Por Esteban Jaramillo O.
Imposible desconocer la fuerza inspiradora de Falcao. Ejemplar ha sido su vida deportiva. Se siente su influencia en los medios, en los camerinos, en las concentraciones, en los viajes, los entrenamientos y la competencia.
Lo quieren los aficionados, sus compañeros y lo respetan sus rivales.
Goleador de selección, libre de escándalos, acosado por las lesiones pero invencible en su vocación por el fútbol, para mantenerse activo a pesar de los años y sus rodillas que le obligan a un esfuerzo extremo en su recuperación.
Ama el fútbol, lo siente, por eso no se marcha a vivir la placidez en un lugar paradisíaco, donde la vida hogareña, la que pregona y demuestra, lo espera.
Solo él sabe cuándo “colgará los guayos” con un adiós nostálgico.
Aunque tiene las mismas posibilidades de todos los aspirantes a ocupar una plaza en la selección, su presente debe garantizar un alto rendimiento, porque el combinado nacional no premia historias sino los momentos y, el suyo, en la actualidad, no es prometedor ni auspicioso.
Empeñada la selección en maquillar su vida interna, restándole importancia a los conflictos por los egos, no puede convocar al Tigre solo para sosegar sus aguas turbias o los sinsabores internos.
Convocarlo, bajo ese único pretexto, por el supuesto liderazgo en el vestuario, es una admisión pública de que la vida en en el camerino de Colombia no es sana. Lo que todos niegan.
Falcao debe ir al mundial, no hay la menor duda, si antes del primero de junio, cuando se inscriba la nómina oficial, estará en su mejor forma, activo y con goles.
No solo él aspira, también Dayro, “Cucho” Hernández, Muriel, Rodallega y Morelo, algunos de ellos con menos propaganda y pocos micrófonos a su servicio.
Qué bueno sería que Jhon Jader Durán, mire a Falcao a la distancia y copie su ejemplo.
Falcao también llenó los bolsillos como él, con fama y fortuna. Se codeó entre los grandes goleadores del mundo, distinguido y admirado. Pero no perdió el rumbo de su vida, no fue apabullado por su rebeldía y su inmaduro protagonismo.
La incorporación de Falcao al comando técnico de la selección, parece ser una saludable medida. Bueno sería verlo al lado de Lorenzo. Una idea suya puede darle claridad al rendimiento del equipo, en momentos clave.

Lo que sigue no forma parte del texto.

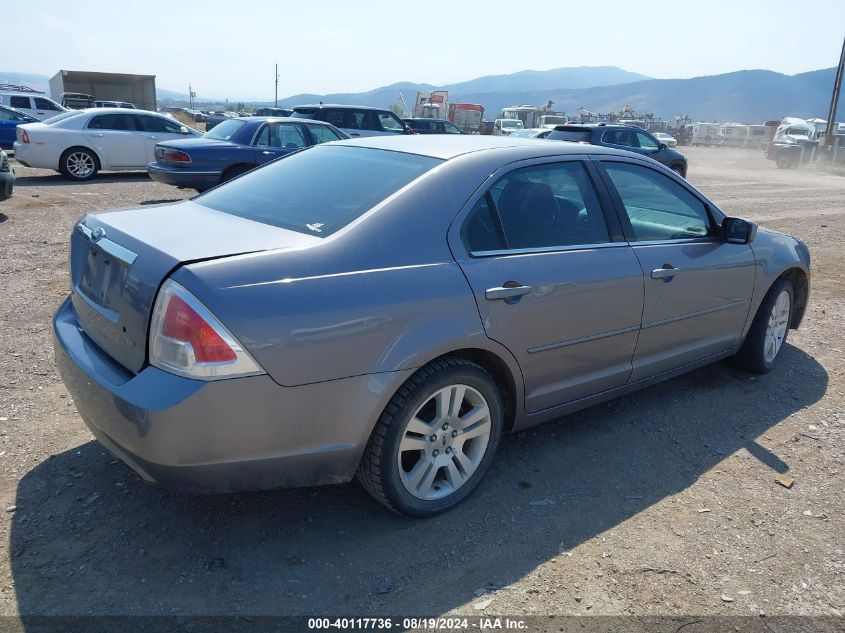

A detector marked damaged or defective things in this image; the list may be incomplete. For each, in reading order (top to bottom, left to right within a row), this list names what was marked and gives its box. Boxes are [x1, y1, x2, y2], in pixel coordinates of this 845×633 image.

dent on bumper [52, 298, 408, 494]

¿Quién no recibe un consejo de Falcao, que respalda con su larga, impecable y exitosa vida en el fútbol?
Personas como Falcao no pueden desaparecer del fútbol, no se pueden desaprovechar. Con goles o sin ellos, adentro o afuera de la cancha, su fuerte influencia es indiscutible.
Lo ha demostrado en Millonarios, donde su juego no fluye pero creciente es el amor de sus hinchas.